Siracide 24, 1-22

La Sagesse et le Livre

Père Paul Beauchamp

Le récit, la Lettre et le Corps, p. 77s

 

       Après avoir longuement fait louer la Sagesse par elle-même, dans la lecture que nous venons d’entendre, Ben Sira l’interrompt et décode brusquement son discours : Tout cela, dit-il, est le Livre de l’Alliance du Très-Haut, la Loi promulguée par Moïse. La lettre du Livre et de la Loi est donc le lieu où la Sagesse passe ; elle est le Tout cela de la Sagesse.
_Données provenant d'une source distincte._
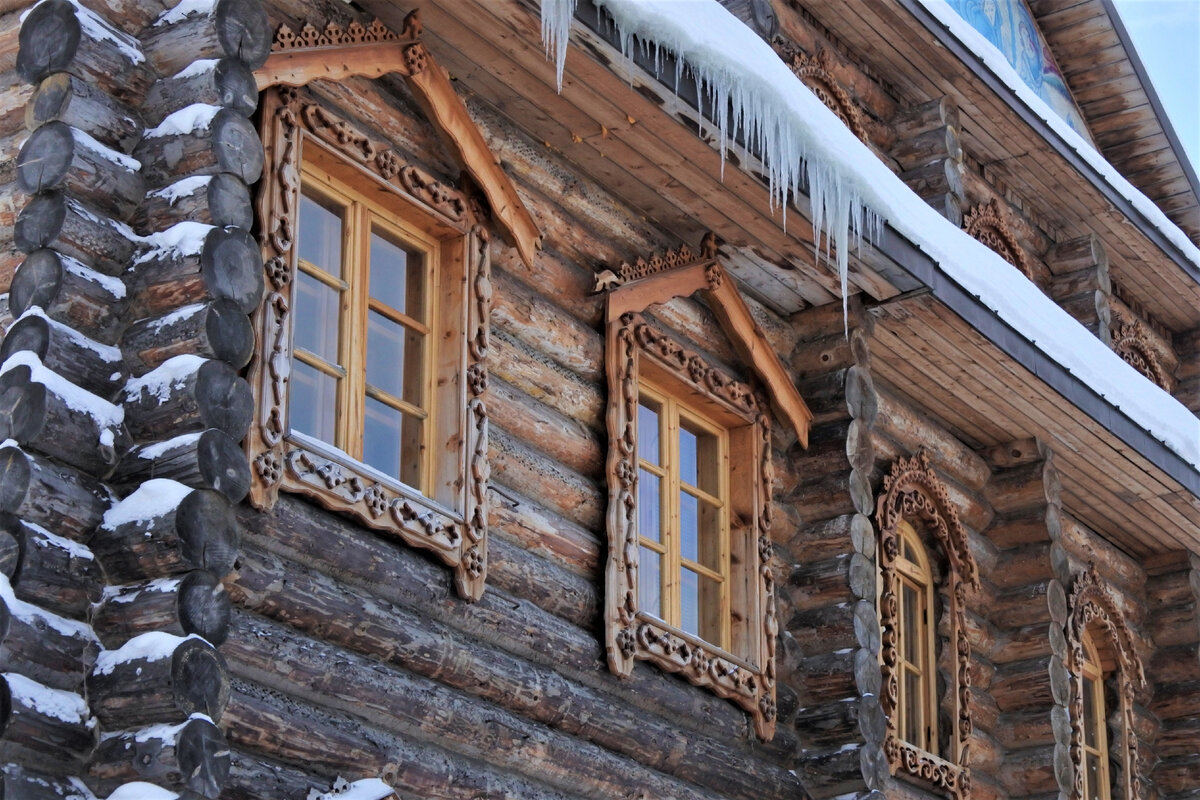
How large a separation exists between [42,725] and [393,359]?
104 inches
       L’origine de Tout cela, dans le poème de Ben Sira, est l’origine de tout par excellence, c’est-à-dire de la bouche de Dieu d’où sort sa parole. C’est de cette bouche en effet que sortit la Sagesse avant la création, comme une buée qui couvrit la terre, qui parcourut tout. Mais elle cherchait dans les nations un point d’arrêt et un repos. Dieu le lui donna en Israël. La nuée-Sagesse, qui porte les traces de son passage à travers toutes les nations du monde et qui évoque aussi la nuée de la gloire posée sur la tente à chacune de ses étapes, change alors de nature et devient arbre, puis vigne, symbole d’Israël. Elle s’offre elle-même à manger comme le fruit qui suscite le désir. A ce passage précis du poème, l’auteur interrompt le flux onirique de ses images pour déclarer que tout cela est le Livre de l’Alliance du Très-Haut, la Loi promulguée par Moïse.

       Dans sa superposition de la Tente Sainte du désert et du Livre de l’Alliance, voulant répandre la Sagesse comme l’instruction de la Loi et de la parole prophétique, Ben Sira entend bien que cette Sagesse est la communication de la justice divine dans tout le volume du peuple. Il faut pour cela que la Sagesse du scribe soit sainte, mais il faut aussi que le scribe lui-même soit un vecteur universel apte à tout pénétrer, et qu’en lui s’efface, pour ainsi dire, ce qui sépare le prêtre porteur de la Loi et le prophète porteur de la parole. Or c’est un fait que le scribe est partout.